Goal => Reproduce the records word for word, from their start up to and including the line that contains "1875 millimetres". Leave the pictures out of your copy.

─── Extracted entries ───

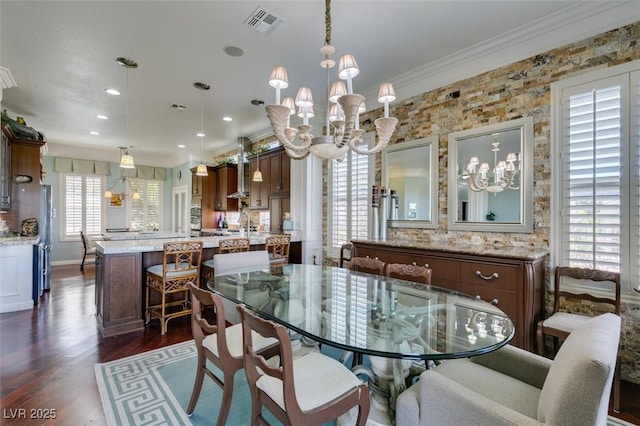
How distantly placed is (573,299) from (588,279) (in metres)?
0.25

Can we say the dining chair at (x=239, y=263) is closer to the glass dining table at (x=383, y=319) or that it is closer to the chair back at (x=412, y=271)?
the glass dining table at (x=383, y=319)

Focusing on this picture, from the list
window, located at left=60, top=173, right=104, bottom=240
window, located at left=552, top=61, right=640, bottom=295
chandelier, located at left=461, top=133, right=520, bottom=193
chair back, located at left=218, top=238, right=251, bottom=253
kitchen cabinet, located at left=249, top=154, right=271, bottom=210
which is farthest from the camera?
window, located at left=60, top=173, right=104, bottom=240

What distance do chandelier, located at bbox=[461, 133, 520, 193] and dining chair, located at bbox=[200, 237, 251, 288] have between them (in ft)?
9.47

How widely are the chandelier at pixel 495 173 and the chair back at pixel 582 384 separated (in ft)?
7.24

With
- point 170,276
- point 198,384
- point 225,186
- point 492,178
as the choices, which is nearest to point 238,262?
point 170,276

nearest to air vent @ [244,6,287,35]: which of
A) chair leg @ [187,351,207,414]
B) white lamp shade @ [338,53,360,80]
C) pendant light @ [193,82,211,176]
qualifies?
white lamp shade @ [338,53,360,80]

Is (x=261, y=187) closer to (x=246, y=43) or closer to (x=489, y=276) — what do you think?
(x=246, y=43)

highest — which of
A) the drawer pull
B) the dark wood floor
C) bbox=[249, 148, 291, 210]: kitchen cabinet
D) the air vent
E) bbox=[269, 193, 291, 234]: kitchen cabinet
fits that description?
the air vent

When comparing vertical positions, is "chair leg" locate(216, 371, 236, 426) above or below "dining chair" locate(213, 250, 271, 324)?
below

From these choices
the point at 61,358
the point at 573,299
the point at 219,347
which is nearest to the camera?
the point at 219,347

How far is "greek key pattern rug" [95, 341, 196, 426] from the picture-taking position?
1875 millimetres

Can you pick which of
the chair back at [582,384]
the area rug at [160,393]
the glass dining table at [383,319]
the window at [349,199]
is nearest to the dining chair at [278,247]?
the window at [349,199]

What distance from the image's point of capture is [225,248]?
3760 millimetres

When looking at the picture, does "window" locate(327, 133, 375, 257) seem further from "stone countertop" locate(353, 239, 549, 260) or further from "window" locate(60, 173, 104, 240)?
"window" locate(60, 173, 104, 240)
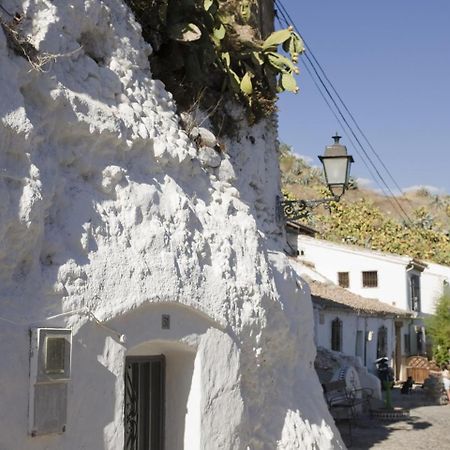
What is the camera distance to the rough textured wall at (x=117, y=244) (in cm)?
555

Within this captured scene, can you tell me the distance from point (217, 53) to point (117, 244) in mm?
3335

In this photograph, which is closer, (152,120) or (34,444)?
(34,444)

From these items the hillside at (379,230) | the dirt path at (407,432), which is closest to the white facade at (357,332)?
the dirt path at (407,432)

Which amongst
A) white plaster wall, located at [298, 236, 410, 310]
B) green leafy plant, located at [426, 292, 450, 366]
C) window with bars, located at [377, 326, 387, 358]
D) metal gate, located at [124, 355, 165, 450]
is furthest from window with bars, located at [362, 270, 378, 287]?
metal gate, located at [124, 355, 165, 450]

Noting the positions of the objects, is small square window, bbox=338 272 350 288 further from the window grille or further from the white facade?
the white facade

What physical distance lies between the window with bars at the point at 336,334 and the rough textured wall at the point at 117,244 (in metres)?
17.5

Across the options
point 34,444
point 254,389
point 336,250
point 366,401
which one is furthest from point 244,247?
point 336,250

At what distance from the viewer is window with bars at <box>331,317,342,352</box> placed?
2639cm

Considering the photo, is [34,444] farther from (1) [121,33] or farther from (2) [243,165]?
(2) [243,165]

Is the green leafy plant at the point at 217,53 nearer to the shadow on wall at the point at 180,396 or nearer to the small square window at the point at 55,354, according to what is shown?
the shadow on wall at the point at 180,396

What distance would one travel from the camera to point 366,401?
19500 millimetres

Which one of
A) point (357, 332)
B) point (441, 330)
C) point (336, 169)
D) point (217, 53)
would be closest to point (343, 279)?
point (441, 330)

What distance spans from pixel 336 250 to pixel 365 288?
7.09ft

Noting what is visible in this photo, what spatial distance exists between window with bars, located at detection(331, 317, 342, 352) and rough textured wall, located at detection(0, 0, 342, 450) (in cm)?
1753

───

Result below =>
How distantly placed is (573,299) from (588,279) (in metres)?
0.25

Can we say the dining chair at (x=239, y=263) is closer to the glass dining table at (x=383, y=319) or that it is closer to the chair back at (x=412, y=271)?
the glass dining table at (x=383, y=319)

Focusing on this picture, from the list
window, located at left=60, top=173, right=104, bottom=240
window, located at left=552, top=61, right=640, bottom=295
chandelier, located at left=461, top=133, right=520, bottom=193
chair back, located at left=218, top=238, right=251, bottom=253
kitchen cabinet, located at left=249, top=154, right=271, bottom=210
which is farthest from the camera?
window, located at left=60, top=173, right=104, bottom=240

What distance do chandelier, located at bbox=[461, 133, 520, 193] and dining chair, located at bbox=[200, 237, 251, 288] have between them (in ft)?
9.47

How widely are the chandelier at pixel 495 173 and the chair back at pixel 582 384 separated (in ft)?
7.24

With
- point 170,276
- point 198,384
- point 225,186
- point 492,178
as the choices, which is nearest to point 238,262?
point 170,276

nearest to air vent @ [244,6,287,35]: which of
A) chair leg @ [187,351,207,414]
B) white lamp shade @ [338,53,360,80]
C) pendant light @ [193,82,211,176]
qualifies?
white lamp shade @ [338,53,360,80]

Is (x=261, y=187) closer to (x=246, y=43) or closer to (x=489, y=276) — what do you think?
(x=246, y=43)

highest — which of
A) the drawer pull
B) the dark wood floor
C) bbox=[249, 148, 291, 210]: kitchen cabinet
D) the air vent
E) bbox=[269, 193, 291, 234]: kitchen cabinet
fits that description?
the air vent

When comparing vertical positions, is "chair leg" locate(216, 371, 236, 426) above or below "dining chair" locate(213, 250, 271, 324)?
below

From these choices
the point at 61,358
the point at 573,299
the point at 219,347
which is nearest to the camera?
the point at 219,347

How far is "greek key pattern rug" [95, 341, 196, 426] from the picture-taking position?
1875 millimetres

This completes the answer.